Baritone Adam Plachetka

June 5, 2018 | By John Fleming

New Artist of the Month: February 2009

When Adam Plachetka was named Musical America’s first New Artist of the Month, the Czech bass-baritone was singing a lot of Mozart at Prague’s National Theater, including Don Giovanni and Figaro. The next year, at 25, he took the biggest step of his career to that point, joining the ensemble of the Vienna State Opera, where he made his debut as Schaunard in La bohème. “I think I will have time to develop in Vienna, because I expect to do some smaller parts there and I will have more time to study and listen to the masters,” he said at the time.

Today, Plachetka is well established in Vienna, and his repertoire includes nine Mozart roles. At the State Opera this season, he sang the title role in Don Giovanni as well as the Count in Le nozze di Figaro. Since 2015 he has appeared regularly at the Metropolitan Opera, singing the title role in Le nozze di Figaro and Guglielmo in Phelim McDermott’s new production of Così fan tutte this season. He returns to the Met in 2018-19 as Leporello in Don Giovanni.

Plachetka’s Mozart is also featured with other major companies. In the Lyric Opera of Chicago’s Magic Flute in 2016, his “smooth, agile baritone was ideal for Papageno’s comic mix of cowardice and carefree nonchalance,” according to Musical America. He plays Mozart’s bird catcher this summer at the Salzburg Festival. He has also been in starry concert versions of Così fan tutte and La clemenza di Tito conducted by Yannick Nézet-Séguin for a Deutsche Grammophon series of late Mozart operas.

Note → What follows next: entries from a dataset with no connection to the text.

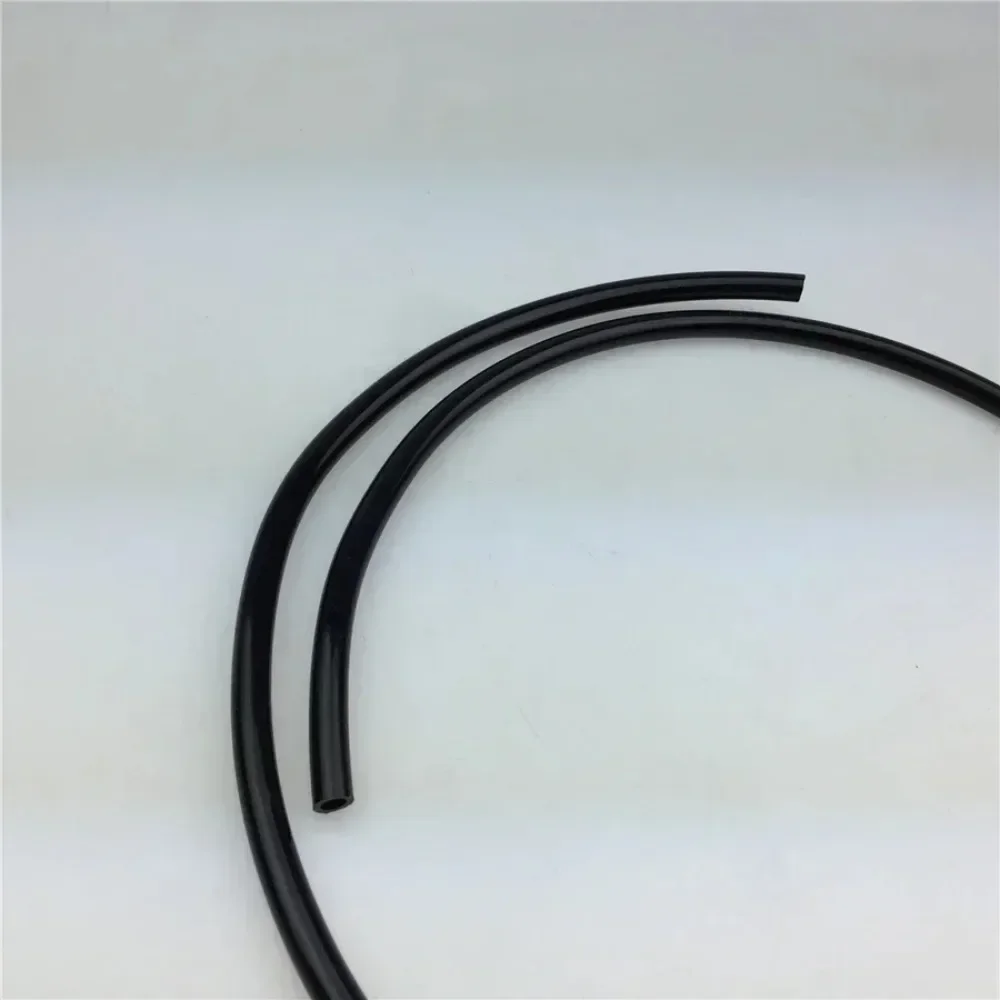 2027 For Motorcycle Accessories Grilled Tire Machine Tire Spare Parts Plastic Pipe Five-way Valve 5 * 8mm Crane Valve 3 Meters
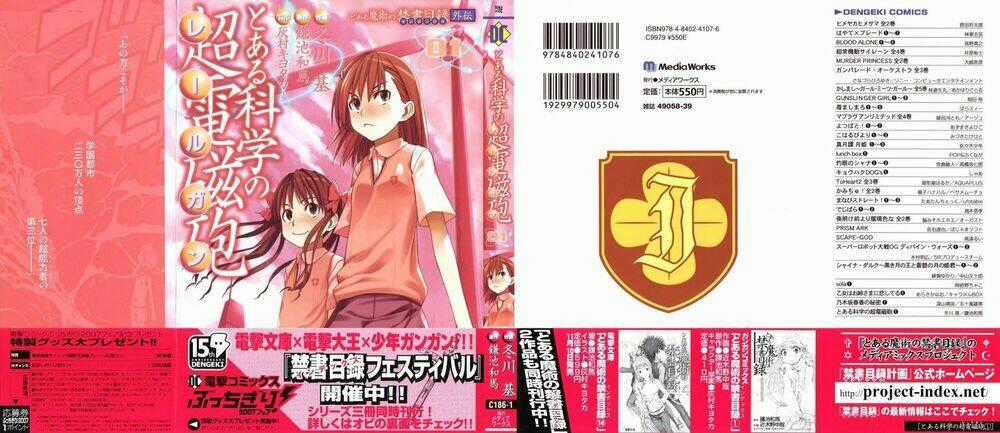 Vùng Đất Ma Pháp - Chapter 1 - Trang 2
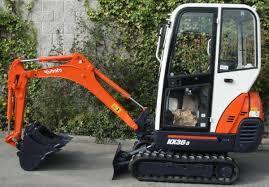 Kubota kx 80 scheda tecnica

As a young singer, Plachetka listened closely to recordings by bass-baritones George London, Falk Struckmann, Samuel Ramey, and Bryn Terfel, but now he tries to stay free of such influences to find his own voice. Asked what makes a great singer, he said: “It’s the voice, it’s the technique, it’s the education, it’s the manner, it’s the languages, it’s the X factor. You have to have that something that is really hard to describe. You just pass energy to the audience, and you get it back.”